June 21, 2013

Drivers Admit Knowing Little About Road Safety Tips

Hoima drivers have admitted knowing little about road safety laws as they receive training on passenger service driving.

Uganda Drivers Standards Agency-UDSA is conducting a one-week training for drivers in Hoima and Mbarara districts.

Weko Sayidi, a Consultant with UDSA, says the training focuses on defensive driving or tips on how to avoid accidents, understanding road safety laws, road signs and discipline.

Sayidi says this is part of a countrywide program the Agency is doing in collaboration with ministry of works and transport. Hoima and Mbarara have pioneered the training which will be rolled out to other districts throughout the country.

He says this follows a realization that majority of the drivers lack enough knowledge of the law and road signs, yet they continue to carry passengers.

According to Sayidi after the training on Friday, the drivers will be examined. Those who pass will be recommended for certificates and Passenger Service Vehicle-PSV budges from the ministry of works and transport. He says PSV budges will be the only sign for qualification to operate on road.

Steven Muhoozi, Hoima district traffic officer, says only three percent of drivers in the area are well aware of road safety laws and signs. Muhoozi says this is the reason why many of them cause accidents.

The traffic chief welcomes the training and vows to arrest drivers found without PSV budges, once the new policy takes effect in July.

Fredrick Wandera, a taxi driver on the Hoima-Masindi road, says despite his ten years’ experience, he has limited knowledge of the law.

He says he has missed some job opportunities especially in oil companies due to lack of enough professional knowledge. Wandera is optimistic that this will be no more now.

Moses Kaahwa, another taxi driver, says he was ignorant of many of the road signs and laws despite the fact that he has been on the road for some years now.

About 300 drivers are being trained in Hoima.

At least 30 people have died in different road accidents in the country over the last three weeks. According to the annual traffic reports, up to 3000 people die road traffic accidents annually.

In May this year, Uganda developed a Comprehensive Road Safety Road Map as one of the ways to achieve a 50% reduction in road traffic accident deaths by the year 2020, as recommended by the United Nations Resolution on Decade of Action for Road Safety.

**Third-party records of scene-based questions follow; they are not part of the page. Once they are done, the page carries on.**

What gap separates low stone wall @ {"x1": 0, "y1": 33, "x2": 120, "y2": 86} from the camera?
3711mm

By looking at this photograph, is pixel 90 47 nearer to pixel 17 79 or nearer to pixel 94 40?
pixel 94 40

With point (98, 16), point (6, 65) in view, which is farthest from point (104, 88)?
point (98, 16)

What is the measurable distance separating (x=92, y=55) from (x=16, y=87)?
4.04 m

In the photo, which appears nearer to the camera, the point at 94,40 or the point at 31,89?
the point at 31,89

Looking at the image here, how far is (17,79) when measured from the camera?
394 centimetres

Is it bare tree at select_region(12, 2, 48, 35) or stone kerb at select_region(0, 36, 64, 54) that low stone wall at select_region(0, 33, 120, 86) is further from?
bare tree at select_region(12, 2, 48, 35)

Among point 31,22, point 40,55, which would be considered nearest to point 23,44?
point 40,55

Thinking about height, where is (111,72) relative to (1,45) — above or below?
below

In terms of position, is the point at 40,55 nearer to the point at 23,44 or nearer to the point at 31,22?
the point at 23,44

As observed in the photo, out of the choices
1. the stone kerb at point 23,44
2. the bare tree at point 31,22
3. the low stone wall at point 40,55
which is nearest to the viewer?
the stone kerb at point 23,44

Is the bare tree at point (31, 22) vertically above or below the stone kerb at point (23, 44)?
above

Dr Stephen Chebrot, the State Minister of State for Works and Transport, told the media the Road map implemented under his ministry will guide actions, investment and plans for reducing road traffic accidents.

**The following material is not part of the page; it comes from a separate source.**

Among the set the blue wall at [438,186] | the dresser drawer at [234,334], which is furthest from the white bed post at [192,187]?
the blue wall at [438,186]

Uganda is one of the countries in Africa with the highest rate of road accidents according to a safety report by the World Health Organisation (WHO).

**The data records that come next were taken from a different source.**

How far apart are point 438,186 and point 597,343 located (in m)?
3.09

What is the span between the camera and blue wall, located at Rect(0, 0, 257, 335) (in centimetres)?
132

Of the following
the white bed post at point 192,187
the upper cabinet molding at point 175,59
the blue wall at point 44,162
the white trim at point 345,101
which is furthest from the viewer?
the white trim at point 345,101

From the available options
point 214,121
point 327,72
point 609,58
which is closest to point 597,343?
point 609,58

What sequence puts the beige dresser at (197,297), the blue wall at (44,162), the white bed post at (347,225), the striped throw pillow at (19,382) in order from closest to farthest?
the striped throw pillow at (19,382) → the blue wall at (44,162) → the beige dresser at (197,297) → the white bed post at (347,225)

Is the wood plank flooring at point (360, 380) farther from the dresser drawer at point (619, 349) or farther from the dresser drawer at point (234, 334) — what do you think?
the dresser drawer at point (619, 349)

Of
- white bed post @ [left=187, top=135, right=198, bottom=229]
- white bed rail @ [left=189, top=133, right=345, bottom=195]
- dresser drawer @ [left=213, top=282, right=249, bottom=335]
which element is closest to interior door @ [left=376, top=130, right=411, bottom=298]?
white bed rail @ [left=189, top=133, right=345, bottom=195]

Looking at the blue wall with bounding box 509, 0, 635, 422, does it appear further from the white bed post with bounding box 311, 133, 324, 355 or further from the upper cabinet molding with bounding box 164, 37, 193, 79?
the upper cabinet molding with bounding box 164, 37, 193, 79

The report titled Global Status Report on Road Safety 2013 indicates that in 2010 Uganda had 2,954 deaths as a result of road accidents. Only Nigeria and South Africa had a higher number of deaths at 4,065 and 13,768 respectively.

According to the WHO report, only 28 countries, covering 7% of the world’s population, have comprehensive laws on all five key risk factors on road safety, according to the World Health Organisation (WHO) road safety report for 2013.

The five risk factors include drinking and driving, speeding, and failing to use motorcycle helmets, seat-belts, and child restraints.

The report says that about 1.24 million people die each year on the world’s roads and between 20 and 50 million others sustain non-fatal injuries. Young adults aged between 15 and 44 years account for 59% of global road traffic deaths.